While transportation is an important element of US Army logistics, it really isn’t the core element. What makes US Army logistics so powerful is the way that it integrates supply and maintenance actions within an integrated & coordinated multi-item, multi-echelon (MIME) framework. The mathematics gets pretty hairy (i.e., lagrangians, hessian matrices, etc.) but the results can be equally impressive in terms of weapon system operational availability.
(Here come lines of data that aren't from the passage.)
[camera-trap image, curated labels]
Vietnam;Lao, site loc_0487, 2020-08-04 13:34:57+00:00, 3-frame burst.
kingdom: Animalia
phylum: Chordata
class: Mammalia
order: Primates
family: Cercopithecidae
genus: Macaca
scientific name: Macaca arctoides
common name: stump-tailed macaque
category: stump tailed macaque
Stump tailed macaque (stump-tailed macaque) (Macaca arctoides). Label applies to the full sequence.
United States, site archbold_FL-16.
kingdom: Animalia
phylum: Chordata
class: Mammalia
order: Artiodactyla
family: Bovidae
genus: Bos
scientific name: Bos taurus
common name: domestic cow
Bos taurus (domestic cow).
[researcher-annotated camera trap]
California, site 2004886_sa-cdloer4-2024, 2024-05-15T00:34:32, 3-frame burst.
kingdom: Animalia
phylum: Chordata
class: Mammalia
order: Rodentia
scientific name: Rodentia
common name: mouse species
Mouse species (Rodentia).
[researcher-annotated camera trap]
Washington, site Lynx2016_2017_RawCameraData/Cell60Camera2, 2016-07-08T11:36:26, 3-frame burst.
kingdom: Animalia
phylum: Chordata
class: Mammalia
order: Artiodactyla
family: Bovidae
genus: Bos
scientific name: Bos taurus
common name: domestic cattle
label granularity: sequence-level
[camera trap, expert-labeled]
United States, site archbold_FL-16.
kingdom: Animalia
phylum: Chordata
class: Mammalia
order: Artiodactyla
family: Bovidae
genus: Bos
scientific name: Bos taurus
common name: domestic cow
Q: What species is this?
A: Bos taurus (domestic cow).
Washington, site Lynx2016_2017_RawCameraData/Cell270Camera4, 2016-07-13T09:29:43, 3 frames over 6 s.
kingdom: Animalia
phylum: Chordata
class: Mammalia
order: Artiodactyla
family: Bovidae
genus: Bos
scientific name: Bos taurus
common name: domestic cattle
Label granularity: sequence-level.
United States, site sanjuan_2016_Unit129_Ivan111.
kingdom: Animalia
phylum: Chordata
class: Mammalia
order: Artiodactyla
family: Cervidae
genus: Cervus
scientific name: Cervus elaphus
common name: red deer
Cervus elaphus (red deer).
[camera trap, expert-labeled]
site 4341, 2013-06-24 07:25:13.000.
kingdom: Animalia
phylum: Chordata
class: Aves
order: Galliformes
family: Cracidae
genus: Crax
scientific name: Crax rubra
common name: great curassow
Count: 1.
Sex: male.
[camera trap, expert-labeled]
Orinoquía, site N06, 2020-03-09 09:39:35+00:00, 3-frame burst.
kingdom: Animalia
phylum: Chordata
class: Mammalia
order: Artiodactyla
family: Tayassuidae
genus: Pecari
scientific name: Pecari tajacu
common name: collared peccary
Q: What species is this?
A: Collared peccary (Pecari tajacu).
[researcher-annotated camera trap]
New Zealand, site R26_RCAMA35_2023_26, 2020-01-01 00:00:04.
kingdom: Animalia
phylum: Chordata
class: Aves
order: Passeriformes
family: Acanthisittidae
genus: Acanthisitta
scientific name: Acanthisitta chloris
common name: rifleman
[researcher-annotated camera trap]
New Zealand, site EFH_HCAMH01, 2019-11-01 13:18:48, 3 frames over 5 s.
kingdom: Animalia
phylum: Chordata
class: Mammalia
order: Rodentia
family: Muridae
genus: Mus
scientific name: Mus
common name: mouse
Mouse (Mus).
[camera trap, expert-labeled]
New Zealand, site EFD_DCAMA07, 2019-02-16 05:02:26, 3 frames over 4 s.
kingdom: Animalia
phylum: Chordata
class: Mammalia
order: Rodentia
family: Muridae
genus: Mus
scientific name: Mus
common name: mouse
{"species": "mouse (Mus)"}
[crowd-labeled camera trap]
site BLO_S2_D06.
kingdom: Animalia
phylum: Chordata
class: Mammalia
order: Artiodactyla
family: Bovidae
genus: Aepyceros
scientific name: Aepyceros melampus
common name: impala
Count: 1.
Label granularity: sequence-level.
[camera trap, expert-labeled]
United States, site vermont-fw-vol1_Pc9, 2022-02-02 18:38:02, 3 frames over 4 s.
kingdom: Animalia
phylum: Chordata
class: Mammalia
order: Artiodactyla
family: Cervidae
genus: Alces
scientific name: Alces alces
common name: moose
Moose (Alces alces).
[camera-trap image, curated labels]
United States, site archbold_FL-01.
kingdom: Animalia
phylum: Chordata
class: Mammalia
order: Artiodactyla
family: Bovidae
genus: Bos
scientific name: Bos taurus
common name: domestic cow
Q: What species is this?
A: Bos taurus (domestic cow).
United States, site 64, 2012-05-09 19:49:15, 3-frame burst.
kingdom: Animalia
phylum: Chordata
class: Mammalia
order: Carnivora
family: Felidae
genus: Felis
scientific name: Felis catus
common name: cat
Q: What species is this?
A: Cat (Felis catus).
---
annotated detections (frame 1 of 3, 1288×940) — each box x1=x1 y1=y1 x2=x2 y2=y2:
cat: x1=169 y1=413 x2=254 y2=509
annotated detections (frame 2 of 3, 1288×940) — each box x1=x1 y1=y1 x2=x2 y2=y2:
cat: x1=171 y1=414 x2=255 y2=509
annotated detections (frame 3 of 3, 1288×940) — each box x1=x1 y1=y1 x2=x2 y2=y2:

And what makes the US Army’s MIME models unique is that they are designed to optimize in a dynamic environment, unlike most commercial MIME models that are designed around a static long run environment.
As to those M109 howitzers, while the M109A6 (called a Paladin) has the advantage of being mobile (shoot-and-scoot) and able to operate independently (hence the nickname Paladin), the logistics support might a challenge for the Ukranian army. A better choice would be the plentiful and retiring 155mm M198 Towed Howitzer M198 Howitzer | Military.com or its lighter and more transportable replacement, the M777 Towed Howitzer M777 Howitzer | Military.com.
Long time and no see.
I worked with the Paladins out of Lejeune 4thBn 10th Marines (no longer in existence). My nephew worked with the towed versions. I was communications (2881-extinct) at the time. Either works.
What made the Corps work was our being minimalists. Thanks for the input.
Russia’s incompetence has been buying time for the Ukrainians time to organize and bring in arms. Eventually, the Russians will figure things out, but my hope is the Ukrainians can stay a step or two ahead. Since the Russians seem to have planned for a blitzkrieg with the Ukrainians quickly folding, they are having to rethink things.
As for the convoy, it was stuck on the road. What was the point of ambushing it? Usually, one ambushes a convoy to stop it. This convoy was already stopped. Actually destroying 40km of military vehicles, let’s say 10m per vehicle or at least 4,000 vehicles, would take a lot of time, risk and ammunition.
P.S. I was quite wrong about Russias intentions. I assumed they were going to grab the eastern part of the country, make a lot of noise, then hold the line. That would have triggered a much milder international response. Apparently, Putin was more ambitious. So much for the man’s political genius.
By destroying vehicles, you block the road. It is the same as putting up roadblocks to slow them down. You don’t kill them. You injure them so the spend more time taking care of casualties. It is not an ambush. it is a confrontation a better equipped country would do. Nobody bunches up like they did. They put distance between themselves.
The Ukrainians are under powered. They need better weaponry so they can sit back and do the former from a distance. They can hit and run.